Among other films in release, Rise of the Planet of the Apes added another $1.6 million for the week, boosting it into the ranks of the $30 million box office club, the 15th film of 2011 to reach this level. Only 10 films surpassed this mark in all of 2010—half of them Chinese and half imported from Hollywood—and only 5 films did so in 2009. Even more impressive, 31 films have now grossed at least $15 million this year, against only 17 for all of 2010 and 8 in 2009.  As the Chinese market matures it is clearly broadening both in the numbers of films that are making solid profits, and in the range of genres that are working.
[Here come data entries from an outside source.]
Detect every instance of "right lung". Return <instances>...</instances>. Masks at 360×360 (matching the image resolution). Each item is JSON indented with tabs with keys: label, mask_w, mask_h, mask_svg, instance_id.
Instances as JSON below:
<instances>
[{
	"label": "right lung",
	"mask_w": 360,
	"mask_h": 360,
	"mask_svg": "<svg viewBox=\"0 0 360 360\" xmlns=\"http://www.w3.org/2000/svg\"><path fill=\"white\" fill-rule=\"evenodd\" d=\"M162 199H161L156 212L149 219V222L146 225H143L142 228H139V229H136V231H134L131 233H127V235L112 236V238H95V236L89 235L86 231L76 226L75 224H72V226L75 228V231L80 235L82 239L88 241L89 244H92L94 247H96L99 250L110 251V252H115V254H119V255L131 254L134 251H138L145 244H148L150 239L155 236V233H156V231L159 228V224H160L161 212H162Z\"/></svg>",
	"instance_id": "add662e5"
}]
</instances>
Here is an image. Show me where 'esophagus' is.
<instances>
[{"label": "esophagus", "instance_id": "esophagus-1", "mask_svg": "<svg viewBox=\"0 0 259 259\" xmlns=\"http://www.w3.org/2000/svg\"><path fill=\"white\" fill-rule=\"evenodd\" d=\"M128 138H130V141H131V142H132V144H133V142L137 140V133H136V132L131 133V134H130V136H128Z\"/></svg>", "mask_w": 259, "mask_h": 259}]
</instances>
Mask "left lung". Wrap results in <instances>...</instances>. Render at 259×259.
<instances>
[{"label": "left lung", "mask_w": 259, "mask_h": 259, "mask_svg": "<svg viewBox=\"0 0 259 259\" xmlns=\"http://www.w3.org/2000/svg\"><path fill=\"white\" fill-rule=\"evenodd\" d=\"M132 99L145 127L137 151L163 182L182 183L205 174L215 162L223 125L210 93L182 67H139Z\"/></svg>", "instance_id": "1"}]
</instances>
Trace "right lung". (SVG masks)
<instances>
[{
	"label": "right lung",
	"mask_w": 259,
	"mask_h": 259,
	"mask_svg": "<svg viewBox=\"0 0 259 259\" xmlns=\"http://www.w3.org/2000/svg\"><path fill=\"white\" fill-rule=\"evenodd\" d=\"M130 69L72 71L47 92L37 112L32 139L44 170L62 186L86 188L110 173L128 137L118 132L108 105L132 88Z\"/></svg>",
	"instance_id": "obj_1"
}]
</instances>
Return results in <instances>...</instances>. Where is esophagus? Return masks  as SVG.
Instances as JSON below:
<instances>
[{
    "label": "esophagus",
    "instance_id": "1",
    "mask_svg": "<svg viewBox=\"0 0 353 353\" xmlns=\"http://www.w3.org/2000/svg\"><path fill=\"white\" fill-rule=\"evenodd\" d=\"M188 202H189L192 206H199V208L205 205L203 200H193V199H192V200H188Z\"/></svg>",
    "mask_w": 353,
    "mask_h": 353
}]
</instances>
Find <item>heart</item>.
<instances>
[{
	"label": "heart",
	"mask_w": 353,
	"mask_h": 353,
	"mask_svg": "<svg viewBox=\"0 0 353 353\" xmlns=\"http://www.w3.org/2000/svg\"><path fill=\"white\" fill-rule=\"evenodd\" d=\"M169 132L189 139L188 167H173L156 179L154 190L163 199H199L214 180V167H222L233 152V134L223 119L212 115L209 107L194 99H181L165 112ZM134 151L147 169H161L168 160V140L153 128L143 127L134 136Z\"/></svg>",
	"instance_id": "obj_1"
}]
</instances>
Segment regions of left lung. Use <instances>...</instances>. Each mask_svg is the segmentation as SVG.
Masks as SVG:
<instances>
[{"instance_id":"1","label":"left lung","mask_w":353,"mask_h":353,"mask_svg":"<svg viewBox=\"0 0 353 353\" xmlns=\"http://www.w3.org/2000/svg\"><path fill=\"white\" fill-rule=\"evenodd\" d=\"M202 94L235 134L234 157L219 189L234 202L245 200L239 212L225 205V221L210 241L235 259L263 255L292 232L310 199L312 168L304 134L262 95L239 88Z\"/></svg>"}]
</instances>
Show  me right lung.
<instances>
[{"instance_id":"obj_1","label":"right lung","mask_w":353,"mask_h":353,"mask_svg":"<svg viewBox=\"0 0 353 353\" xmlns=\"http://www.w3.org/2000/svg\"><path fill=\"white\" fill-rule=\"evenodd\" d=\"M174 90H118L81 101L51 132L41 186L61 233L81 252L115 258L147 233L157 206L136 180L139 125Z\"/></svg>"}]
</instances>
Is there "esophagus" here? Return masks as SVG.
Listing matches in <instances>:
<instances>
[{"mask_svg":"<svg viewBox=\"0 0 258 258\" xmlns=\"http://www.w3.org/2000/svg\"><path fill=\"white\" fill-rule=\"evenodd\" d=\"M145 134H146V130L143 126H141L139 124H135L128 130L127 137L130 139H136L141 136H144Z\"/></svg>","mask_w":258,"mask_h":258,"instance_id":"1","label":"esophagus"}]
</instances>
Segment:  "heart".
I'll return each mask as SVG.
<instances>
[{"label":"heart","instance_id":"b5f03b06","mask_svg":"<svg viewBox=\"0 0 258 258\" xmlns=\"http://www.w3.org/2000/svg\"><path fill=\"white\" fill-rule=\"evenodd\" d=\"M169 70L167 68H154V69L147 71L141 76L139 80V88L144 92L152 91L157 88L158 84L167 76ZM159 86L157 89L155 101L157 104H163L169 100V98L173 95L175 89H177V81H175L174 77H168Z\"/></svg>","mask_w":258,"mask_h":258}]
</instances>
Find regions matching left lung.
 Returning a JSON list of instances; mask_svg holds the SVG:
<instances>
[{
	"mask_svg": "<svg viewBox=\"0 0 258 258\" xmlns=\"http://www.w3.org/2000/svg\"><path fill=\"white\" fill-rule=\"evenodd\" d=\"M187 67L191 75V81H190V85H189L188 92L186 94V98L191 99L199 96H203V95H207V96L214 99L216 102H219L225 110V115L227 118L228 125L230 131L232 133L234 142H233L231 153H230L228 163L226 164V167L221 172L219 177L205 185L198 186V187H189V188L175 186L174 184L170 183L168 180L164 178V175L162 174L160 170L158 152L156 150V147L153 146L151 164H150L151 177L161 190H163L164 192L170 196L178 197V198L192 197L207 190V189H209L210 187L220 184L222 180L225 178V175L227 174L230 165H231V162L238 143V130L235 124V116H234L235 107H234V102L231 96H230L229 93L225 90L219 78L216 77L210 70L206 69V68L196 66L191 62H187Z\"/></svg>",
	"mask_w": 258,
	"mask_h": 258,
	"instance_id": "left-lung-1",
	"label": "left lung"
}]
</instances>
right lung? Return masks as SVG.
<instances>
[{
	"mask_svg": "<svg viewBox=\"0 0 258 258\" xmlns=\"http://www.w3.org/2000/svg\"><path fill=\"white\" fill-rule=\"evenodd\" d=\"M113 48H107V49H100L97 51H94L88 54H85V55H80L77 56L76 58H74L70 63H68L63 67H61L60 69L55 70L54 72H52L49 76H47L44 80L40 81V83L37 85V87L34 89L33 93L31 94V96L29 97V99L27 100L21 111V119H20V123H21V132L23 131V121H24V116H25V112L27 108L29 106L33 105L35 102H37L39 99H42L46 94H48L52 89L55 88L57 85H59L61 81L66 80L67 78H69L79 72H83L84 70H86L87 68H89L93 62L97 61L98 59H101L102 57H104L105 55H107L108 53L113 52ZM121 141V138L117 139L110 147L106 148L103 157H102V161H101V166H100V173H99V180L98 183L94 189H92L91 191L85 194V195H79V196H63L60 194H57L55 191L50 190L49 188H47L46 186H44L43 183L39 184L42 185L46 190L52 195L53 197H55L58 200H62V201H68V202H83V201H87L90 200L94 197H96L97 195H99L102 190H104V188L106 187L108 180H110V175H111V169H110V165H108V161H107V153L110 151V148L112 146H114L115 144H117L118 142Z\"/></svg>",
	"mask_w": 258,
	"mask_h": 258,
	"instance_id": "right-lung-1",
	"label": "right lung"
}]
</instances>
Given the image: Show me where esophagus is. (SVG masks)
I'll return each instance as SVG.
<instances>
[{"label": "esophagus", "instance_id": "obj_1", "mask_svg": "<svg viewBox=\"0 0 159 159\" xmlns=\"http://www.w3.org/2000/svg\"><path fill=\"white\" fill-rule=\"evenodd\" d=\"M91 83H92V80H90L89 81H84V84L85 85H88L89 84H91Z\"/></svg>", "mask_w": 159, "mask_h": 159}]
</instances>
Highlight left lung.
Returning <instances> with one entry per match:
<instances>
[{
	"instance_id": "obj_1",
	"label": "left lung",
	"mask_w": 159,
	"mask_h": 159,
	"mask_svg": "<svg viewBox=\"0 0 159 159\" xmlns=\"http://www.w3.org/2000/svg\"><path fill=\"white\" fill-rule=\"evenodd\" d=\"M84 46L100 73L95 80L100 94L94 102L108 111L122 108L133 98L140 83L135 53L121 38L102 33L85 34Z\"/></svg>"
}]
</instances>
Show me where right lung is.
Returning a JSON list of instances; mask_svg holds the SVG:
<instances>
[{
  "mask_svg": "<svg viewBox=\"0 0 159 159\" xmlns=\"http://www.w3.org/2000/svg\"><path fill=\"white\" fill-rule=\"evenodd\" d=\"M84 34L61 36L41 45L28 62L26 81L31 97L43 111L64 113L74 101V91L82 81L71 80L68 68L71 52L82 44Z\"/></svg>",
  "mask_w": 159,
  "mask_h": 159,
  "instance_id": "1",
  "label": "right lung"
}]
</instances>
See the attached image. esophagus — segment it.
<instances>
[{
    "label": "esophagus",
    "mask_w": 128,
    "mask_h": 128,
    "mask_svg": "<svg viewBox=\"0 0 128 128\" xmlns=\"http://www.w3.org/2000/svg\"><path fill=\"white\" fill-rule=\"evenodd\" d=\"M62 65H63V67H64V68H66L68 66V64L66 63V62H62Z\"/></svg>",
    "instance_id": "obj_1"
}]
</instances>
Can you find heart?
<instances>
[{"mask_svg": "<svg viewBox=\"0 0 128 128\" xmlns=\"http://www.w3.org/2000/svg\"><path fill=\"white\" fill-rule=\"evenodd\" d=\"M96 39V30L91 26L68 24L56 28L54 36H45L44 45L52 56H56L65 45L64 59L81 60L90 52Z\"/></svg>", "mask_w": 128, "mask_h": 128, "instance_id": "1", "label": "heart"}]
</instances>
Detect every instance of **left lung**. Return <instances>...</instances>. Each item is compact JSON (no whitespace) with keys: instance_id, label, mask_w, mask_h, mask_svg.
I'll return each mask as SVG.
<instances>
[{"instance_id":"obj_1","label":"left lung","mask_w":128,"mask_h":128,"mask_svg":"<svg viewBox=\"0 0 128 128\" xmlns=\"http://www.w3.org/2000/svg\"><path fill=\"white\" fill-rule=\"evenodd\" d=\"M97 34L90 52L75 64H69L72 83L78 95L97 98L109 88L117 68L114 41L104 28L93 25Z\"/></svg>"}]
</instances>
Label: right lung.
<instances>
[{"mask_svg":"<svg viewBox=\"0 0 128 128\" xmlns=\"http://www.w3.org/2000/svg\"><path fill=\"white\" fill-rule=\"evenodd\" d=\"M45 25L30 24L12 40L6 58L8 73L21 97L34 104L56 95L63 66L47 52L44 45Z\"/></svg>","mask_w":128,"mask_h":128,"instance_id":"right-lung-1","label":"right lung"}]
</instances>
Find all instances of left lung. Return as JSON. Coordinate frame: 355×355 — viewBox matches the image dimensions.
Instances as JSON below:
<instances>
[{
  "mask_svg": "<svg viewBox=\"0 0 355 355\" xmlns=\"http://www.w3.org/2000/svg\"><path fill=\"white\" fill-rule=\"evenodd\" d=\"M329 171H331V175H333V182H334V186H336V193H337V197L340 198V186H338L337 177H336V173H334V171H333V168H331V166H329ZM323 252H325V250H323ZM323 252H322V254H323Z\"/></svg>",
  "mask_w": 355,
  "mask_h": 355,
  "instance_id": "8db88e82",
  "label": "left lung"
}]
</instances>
One genre that appears on the surface to be working but which looks shaky under closer scrutiny is animation. The Chinese government has made domestic animation production a huge priority, investing heavily in facilities and equipment, but Tintin’s lackluster debut raises doubts about the wisdom of this investment initiative.  Of the 17 animated feature releases this year only three—Kung Fu Panda ($92mm), Smurfs ($40mm), and the Chinese-made Pleasant Goat and Big Big Wolf ($22mm)—can be deemed successes. Most foreign animated films have under-indexed in China relative to their success in the U.S. and international markets, and most home-grown animated films have been dismal failures.

Even animated films that perform well elsewhere often under-perform in China. Cars 2 earned only 2 percent of its global box office take in China, versus an average of 5-6 percent for other foreign filns, and Rio likewise disappointed. The problem may be over-supply. Because animation is one of only a few genres considered a safe bet to pass through China’s strict censorship process, producers and capital tend to gravitate to these projects, even when the scripts and artistic talent are lacking.

To be sure, there are some capable animation shops in China, but they may find it tough going in the years ahead as an increasing number of poorly made or poorly targeted films flood the market. The government should balance its enthusiastic investment in animation equipment and facilities with an equal level of funding for artistic training and  story-telling skill development.